Short problem: Copy out the stretch of the records from the line containing "How far is point (176, 724)" through the end of the records, reproducing each line precisely and including nothing else.

Working data:
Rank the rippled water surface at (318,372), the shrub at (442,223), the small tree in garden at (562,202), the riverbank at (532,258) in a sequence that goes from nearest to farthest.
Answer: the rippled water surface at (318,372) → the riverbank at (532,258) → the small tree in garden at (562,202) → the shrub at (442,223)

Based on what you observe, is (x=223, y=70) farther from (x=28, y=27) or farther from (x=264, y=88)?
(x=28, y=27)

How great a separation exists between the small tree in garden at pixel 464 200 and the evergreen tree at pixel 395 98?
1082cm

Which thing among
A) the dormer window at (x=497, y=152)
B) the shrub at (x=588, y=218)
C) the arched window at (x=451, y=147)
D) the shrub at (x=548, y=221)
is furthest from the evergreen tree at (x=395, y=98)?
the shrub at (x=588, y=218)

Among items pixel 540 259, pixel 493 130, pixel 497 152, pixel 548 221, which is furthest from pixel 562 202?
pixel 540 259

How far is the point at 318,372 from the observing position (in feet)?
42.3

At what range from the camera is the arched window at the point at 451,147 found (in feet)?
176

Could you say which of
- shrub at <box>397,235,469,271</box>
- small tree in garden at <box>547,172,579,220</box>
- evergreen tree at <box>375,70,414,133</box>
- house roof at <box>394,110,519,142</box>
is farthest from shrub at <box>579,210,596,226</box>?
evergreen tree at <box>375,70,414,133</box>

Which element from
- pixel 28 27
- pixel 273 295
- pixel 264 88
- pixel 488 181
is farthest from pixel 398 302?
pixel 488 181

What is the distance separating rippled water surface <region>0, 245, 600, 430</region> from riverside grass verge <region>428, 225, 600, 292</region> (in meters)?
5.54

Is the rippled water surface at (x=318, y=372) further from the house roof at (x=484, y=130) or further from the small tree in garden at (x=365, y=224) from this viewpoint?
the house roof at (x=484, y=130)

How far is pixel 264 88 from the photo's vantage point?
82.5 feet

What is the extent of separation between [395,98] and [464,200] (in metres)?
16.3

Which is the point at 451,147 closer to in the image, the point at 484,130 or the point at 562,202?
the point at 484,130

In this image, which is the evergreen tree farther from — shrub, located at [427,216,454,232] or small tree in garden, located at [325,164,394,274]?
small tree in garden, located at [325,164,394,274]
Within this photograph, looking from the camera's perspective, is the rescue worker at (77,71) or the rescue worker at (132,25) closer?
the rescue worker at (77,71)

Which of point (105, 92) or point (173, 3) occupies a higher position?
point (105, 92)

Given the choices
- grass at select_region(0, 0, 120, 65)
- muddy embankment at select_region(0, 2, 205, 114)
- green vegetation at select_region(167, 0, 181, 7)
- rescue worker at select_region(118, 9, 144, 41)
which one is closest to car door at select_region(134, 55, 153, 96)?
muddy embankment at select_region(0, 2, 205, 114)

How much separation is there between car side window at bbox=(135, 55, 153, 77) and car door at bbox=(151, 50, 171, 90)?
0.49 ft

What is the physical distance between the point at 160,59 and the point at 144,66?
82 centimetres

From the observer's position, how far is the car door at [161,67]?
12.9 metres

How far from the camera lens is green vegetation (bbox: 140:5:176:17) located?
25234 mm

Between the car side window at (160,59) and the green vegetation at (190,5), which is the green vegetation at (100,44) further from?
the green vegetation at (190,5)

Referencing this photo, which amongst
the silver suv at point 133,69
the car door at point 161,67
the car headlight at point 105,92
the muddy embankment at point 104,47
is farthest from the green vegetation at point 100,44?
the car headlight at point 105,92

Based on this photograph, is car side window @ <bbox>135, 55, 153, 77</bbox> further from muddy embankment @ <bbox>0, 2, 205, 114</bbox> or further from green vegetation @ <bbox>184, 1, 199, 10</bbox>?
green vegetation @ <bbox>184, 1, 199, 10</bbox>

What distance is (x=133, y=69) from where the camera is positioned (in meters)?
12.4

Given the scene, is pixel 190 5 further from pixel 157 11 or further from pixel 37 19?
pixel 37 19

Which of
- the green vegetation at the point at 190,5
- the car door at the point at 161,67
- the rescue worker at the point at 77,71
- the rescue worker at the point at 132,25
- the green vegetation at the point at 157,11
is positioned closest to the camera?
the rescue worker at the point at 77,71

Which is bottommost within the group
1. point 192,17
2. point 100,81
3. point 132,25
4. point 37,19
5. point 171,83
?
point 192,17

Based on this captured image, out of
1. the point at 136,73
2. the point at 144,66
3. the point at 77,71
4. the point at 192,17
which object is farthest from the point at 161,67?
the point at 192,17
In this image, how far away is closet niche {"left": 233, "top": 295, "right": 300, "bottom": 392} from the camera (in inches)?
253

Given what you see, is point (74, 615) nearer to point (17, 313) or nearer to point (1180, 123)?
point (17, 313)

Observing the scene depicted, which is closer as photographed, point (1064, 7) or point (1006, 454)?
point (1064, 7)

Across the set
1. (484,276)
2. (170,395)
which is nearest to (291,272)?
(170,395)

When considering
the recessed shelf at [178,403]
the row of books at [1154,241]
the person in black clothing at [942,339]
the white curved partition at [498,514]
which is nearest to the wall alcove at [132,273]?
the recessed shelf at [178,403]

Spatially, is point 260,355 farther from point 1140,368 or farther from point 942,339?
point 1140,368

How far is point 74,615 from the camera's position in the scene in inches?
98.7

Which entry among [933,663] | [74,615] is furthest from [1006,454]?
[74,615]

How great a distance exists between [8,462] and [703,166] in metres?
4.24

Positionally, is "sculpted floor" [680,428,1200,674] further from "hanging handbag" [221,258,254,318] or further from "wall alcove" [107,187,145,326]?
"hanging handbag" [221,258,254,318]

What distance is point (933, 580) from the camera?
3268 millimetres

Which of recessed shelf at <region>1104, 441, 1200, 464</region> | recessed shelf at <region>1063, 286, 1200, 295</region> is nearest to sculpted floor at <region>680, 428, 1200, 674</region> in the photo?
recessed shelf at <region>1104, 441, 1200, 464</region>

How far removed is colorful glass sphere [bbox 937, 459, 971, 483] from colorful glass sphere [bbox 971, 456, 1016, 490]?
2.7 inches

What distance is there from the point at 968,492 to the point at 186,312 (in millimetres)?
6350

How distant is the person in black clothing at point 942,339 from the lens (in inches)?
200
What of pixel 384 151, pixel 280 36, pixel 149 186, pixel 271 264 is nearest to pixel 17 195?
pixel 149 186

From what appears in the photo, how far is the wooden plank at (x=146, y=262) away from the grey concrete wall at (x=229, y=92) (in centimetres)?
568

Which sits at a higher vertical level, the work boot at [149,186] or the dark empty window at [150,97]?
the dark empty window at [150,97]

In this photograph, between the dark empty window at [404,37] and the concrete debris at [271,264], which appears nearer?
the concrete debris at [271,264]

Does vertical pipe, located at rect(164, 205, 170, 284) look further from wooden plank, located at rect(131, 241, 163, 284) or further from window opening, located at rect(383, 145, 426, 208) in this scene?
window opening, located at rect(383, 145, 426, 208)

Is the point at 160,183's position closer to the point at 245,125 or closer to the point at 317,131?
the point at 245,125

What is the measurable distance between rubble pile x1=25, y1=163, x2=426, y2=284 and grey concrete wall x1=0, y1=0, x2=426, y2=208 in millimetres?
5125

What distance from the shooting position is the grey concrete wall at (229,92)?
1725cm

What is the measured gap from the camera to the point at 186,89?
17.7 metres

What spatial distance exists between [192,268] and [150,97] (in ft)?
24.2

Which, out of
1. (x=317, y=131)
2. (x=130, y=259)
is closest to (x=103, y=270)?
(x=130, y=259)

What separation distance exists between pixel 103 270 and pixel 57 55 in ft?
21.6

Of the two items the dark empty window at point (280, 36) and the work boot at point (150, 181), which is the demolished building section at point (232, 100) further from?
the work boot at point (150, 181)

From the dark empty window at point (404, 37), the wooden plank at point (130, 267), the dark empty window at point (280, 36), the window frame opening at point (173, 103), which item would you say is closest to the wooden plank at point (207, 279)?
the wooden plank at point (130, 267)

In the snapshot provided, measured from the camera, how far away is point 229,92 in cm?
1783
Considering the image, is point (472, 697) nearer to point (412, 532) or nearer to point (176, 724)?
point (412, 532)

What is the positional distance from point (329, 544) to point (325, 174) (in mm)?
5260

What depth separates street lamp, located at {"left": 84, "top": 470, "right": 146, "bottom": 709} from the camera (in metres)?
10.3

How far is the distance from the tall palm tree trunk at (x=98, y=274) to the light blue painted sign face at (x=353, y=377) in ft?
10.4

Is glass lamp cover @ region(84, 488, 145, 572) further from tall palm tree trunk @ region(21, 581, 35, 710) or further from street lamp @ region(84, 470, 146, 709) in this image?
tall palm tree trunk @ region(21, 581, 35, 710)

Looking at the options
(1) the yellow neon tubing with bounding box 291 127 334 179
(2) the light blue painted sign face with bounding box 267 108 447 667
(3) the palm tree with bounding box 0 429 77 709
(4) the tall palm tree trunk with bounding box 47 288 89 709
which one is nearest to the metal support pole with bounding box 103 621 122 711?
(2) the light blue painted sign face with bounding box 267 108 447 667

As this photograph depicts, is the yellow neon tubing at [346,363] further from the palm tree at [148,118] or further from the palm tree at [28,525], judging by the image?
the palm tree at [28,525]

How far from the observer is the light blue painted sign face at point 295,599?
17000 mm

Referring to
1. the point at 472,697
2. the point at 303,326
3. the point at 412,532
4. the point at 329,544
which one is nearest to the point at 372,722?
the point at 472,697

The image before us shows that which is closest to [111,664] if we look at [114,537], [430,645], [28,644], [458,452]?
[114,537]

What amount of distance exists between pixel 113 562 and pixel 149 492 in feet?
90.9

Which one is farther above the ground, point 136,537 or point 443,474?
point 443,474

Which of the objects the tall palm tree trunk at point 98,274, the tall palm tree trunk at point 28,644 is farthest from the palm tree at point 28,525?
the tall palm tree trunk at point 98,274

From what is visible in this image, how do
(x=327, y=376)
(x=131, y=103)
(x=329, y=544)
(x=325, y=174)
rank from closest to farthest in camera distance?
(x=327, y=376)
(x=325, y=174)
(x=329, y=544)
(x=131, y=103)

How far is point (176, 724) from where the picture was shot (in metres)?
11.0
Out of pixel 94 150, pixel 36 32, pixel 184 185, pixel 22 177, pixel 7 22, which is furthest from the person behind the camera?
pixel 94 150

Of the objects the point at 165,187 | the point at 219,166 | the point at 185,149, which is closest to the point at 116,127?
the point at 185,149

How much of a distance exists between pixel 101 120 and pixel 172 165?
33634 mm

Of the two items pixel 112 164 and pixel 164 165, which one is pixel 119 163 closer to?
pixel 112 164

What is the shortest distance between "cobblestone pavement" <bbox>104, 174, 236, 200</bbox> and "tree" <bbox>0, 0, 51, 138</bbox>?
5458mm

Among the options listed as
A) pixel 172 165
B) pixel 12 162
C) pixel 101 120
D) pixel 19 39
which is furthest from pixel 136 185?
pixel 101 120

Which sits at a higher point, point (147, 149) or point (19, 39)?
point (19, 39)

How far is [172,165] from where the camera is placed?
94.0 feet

Answer to the problem:
How far is point (176, 724) from where the picture was shot (in metres)?
11.0
Out of pixel 94 150, pixel 36 32, pixel 184 185, pixel 22 177, pixel 7 22, which is furthest from the person behind the camera?
pixel 94 150

Of the objects the point at 165,187 | the point at 219,166 | the point at 185,149, which is closest to the point at 116,127?
the point at 185,149

How much of a distance exists between pixel 101 120 and pixel 172 165?
33634 mm

Of the two items pixel 112 164 and pixel 164 165, which one is pixel 119 163 closer to?
pixel 112 164

What is the shortest distance between "cobblestone pavement" <bbox>104, 174, 236, 200</bbox> and "tree" <bbox>0, 0, 51, 138</bbox>?
5458mm

Among the options listed as
A) pixel 172 165
B) pixel 12 162
C) pixel 101 120
D) pixel 19 39
which is furthest from pixel 136 185?
pixel 101 120

Which sits at a higher point, point (147, 149) or point (19, 39)?
point (19, 39)

How far is [172,165] from where the camera is placed?
94.0 feet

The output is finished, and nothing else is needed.